GIVEN RECORDS START

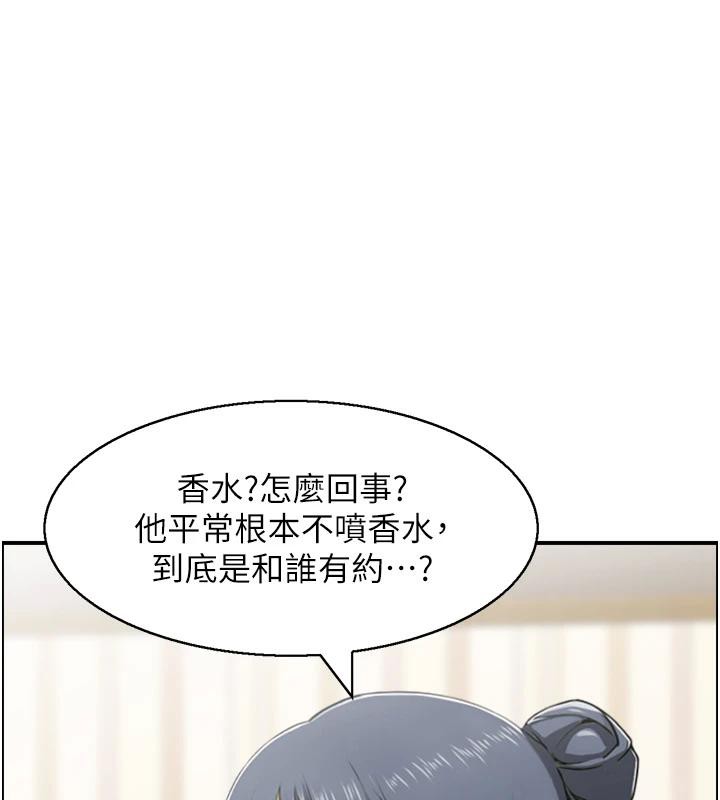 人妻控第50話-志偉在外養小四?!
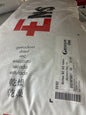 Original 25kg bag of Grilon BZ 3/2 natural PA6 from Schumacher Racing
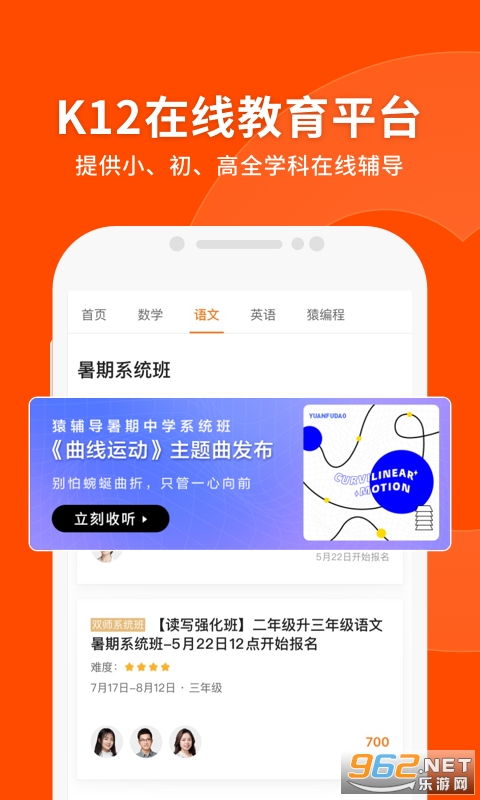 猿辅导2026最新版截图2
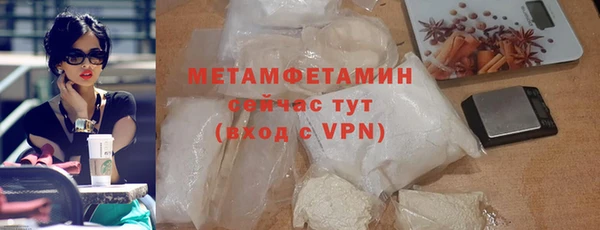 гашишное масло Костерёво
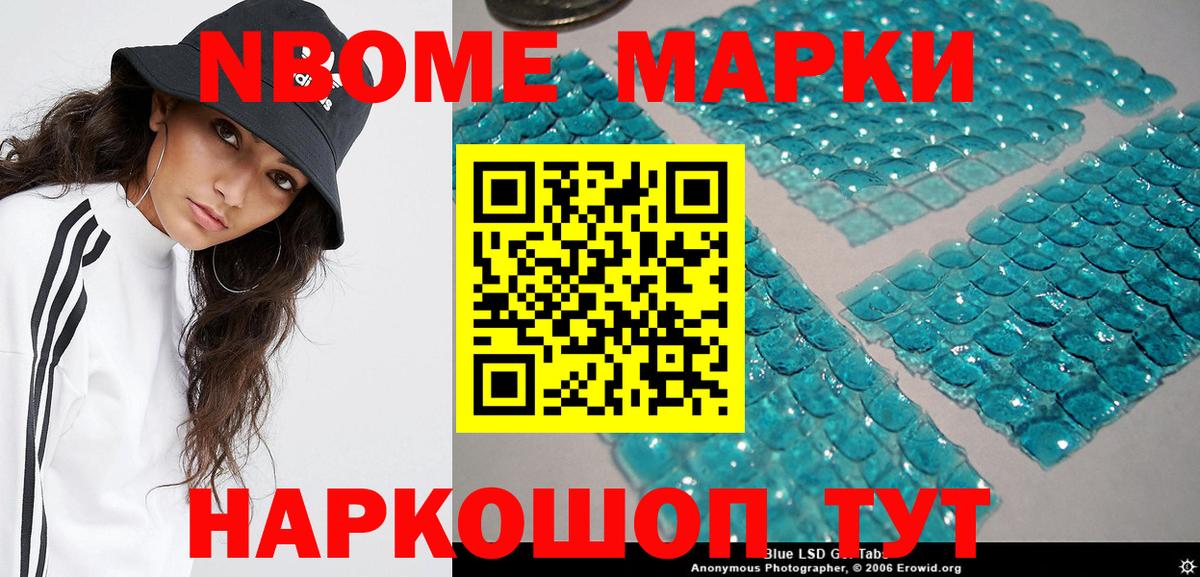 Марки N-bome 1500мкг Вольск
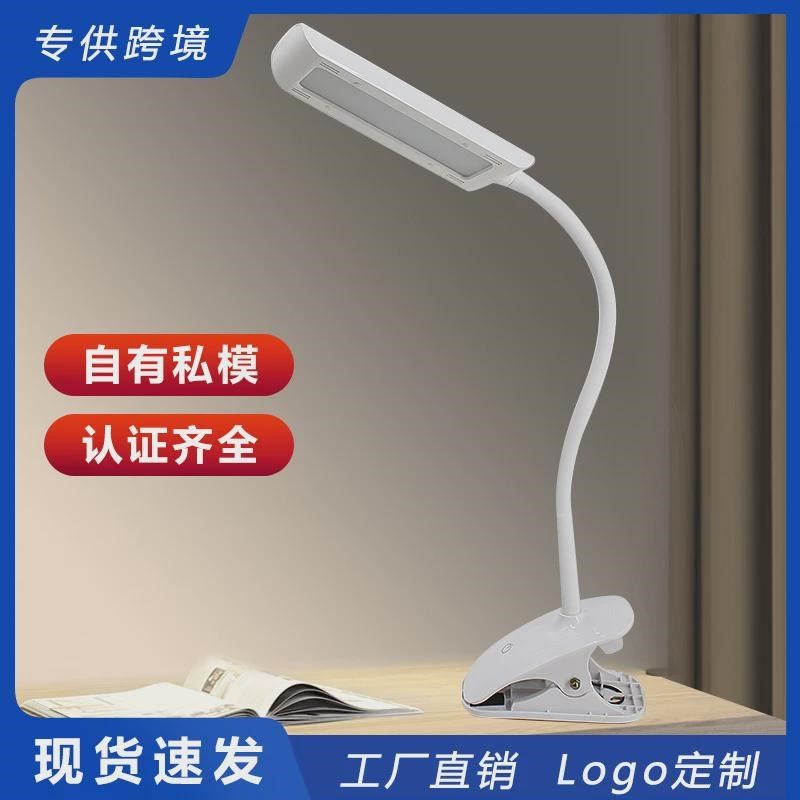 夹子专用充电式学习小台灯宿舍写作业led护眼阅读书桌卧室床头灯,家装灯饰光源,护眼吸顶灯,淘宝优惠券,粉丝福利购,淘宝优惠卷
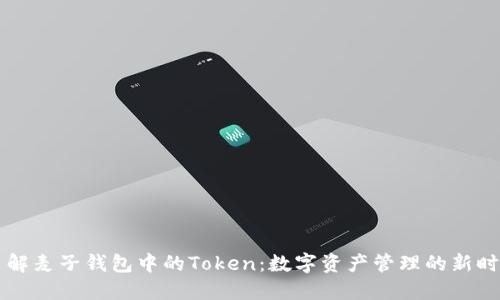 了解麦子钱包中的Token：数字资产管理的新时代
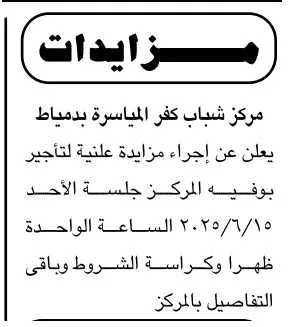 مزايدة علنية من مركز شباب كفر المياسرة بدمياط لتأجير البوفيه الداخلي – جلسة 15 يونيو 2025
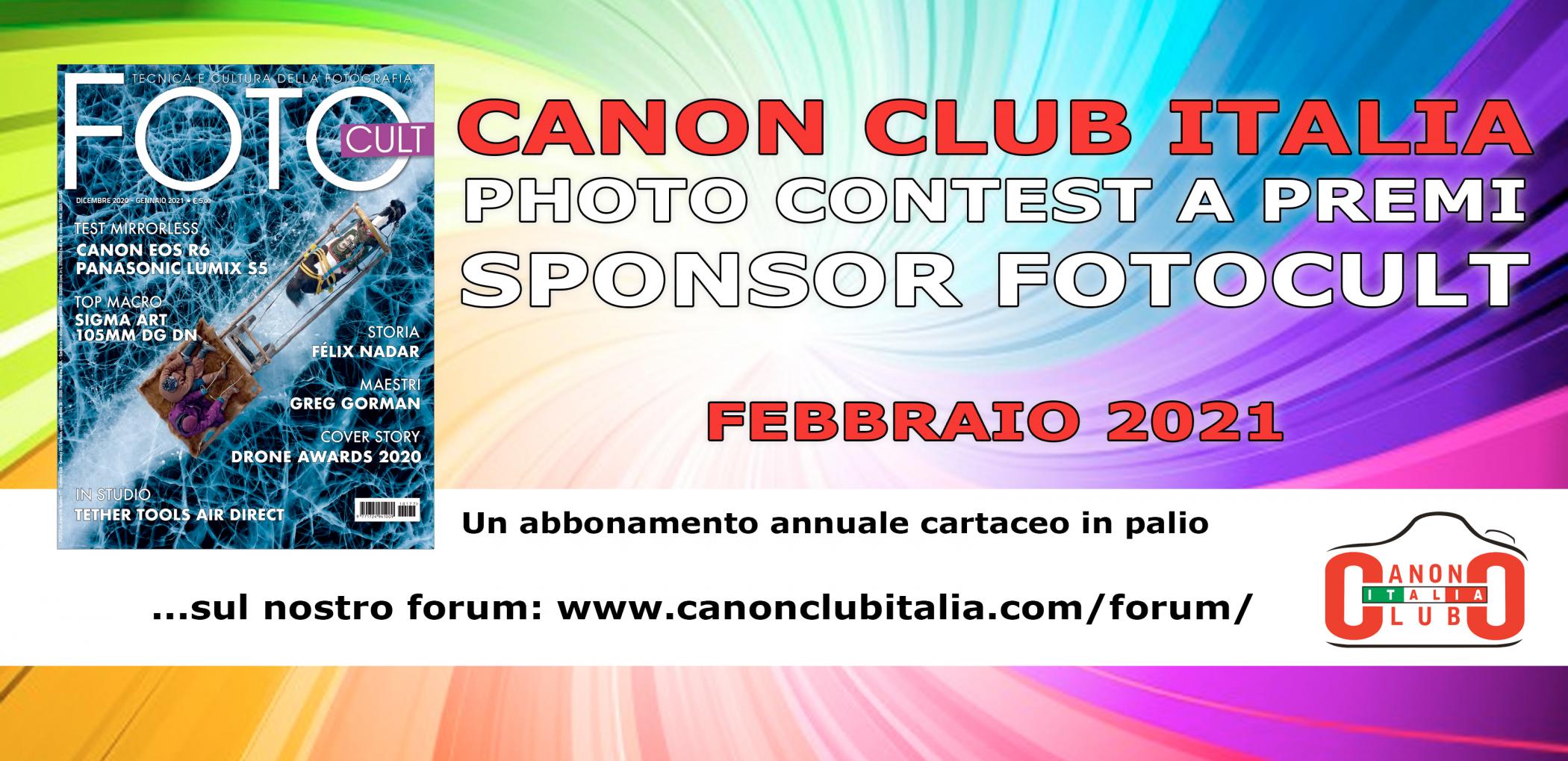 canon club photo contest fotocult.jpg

GIVEN RECORDS END

THE PROBLEM -> Convert every row above into a JSON list of strings, one string per row, with blank lines dropped. Leave the picture markers out of each string.

ANSWER BELOW ->
[
  " 人妻控第50話-志偉在外養小四?!",
  " Original 25kg bag of Grilon BZ 3/2 natural PA6 from Schumacher Racing",
  " 猿辅导2026最新版截图2",
  " гашишное масло Костерёво",
  " Марки N-bome 1500мкг Вольск",
  " 夹子专用充电式学习小台灯宿舍写作业led护眼阅读书桌卧室床头灯,家装灯饰光源,护眼吸顶灯,淘宝优惠券,粉丝福利购,淘宝优惠卷",
  " 了解麦子钱包中的Token：数字资产管理的新时代",
  " مزايدة علنية من مركز شباب كفر المياسرة بدمياط لتأجير البوفيه الداخلي – جلسة 15 يونيو 2025",
  " canon club photo contest fotocult.jpg"
]